History of the Lottery


Founded by the Continental Congress to raise funds for the American Revolution, the lottery was eventually abandoned. However, many smaller public lotteries continued and eventually helped build several American colleges. Private lotteries were also common in the United States and England, and were often used to promote products and sell real estate. In 1832, the Boston Mercantile Journal reported that there were at least 420 private lotteries in eight states. In the United States, lottery laws have changed very little over the centuries, though the concept has been around for a long time.

Basic elements of lotteries

In order to collect stakes, lotteries must have a mechanism for collecting them. Most lotteries have a hierarchy of sales agents who pass the money for tickets up through the organization, which in turn banks the money. Depending on the country’s lottery rules, many national lotteries divide tickets into fractions, which cost slightly more than the whole ticket price.
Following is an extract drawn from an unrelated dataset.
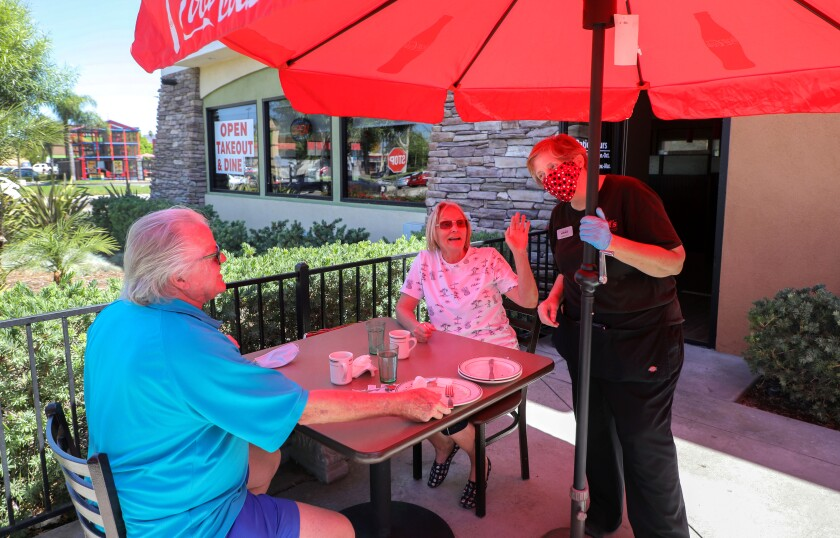Waitress Kimberly Forrest takes care of customers Larry and Connie Clay.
Agents then sell fractions to customers, who then place small stakes on them.


The history of lottery gambling goes back to ancient Greece and Rome. People used it to settle disputes, assign property rights, and fund unpopular jobs. During the Renaissance, lotteries became an extremely popular way to raise money for various projects. In Italy, Francis I modified tax laws to allow the sale of lottery tickets. Several cities then held public lottery drawings, and winners were awarded articles of unequal value. Today, lottery games are popular worldwide and continue to reward participants with prizes.


Lotteries have become popular in recent decades, with about 60 percent of adult Americans reporting that they play at least once a year. These games typically generate enormous amounts of revenue for state governments, which have the advantage of being able to spend the proceeds on public programs. While lotteries have been controversial in the past, they have maintained broad public support and have developed specific constituencies. Convenience store operators and suppliers are regular recipients of lottery revenue, which quickly acclimates state legislators to the extra revenue. In fact, the modern era of state lotteries began in 1964, with New Hampshire becoming the first state to begin a lottery. Since that time, no state has abolished its lottery.
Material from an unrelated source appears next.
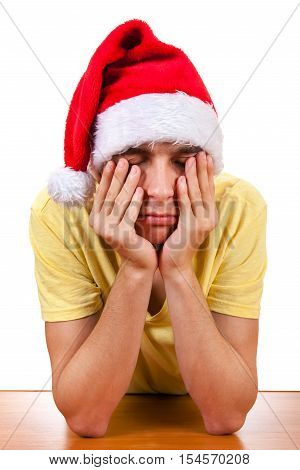 Sad Young Man in Santa's Hat at the Table Isolated On The White Background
One concern of many citizens is the cost of running a lottery. There are significant social costs associated with lottery spending, such as the increase in crime and undermining of the incentives to work hard and earn a living. Despite these costs, there is a general consensus that the benefits of lotteries far outweigh the costs. However, some states are considering selling off their lotteries to private companies, and Illinois recently handed over its lottery operations to a private firm. However, privatizing lottery operations is a recipe for exploitation.


Opponents of the lottery in Alabama believe it will increase gambling. They claim that it is “robbing Peter to pay Paul,” a scheme which benefits a bloated federal bureaucracy. They also argue that the money will go to waste, because the lottery will reduce state employment and increase unemployment. Opponents also fear that ticket proceeds will be diverted to other purposes. But a recent study from the National Gambling Impact Study Commission found that state legislators are already diverting money from the lottery to various uses.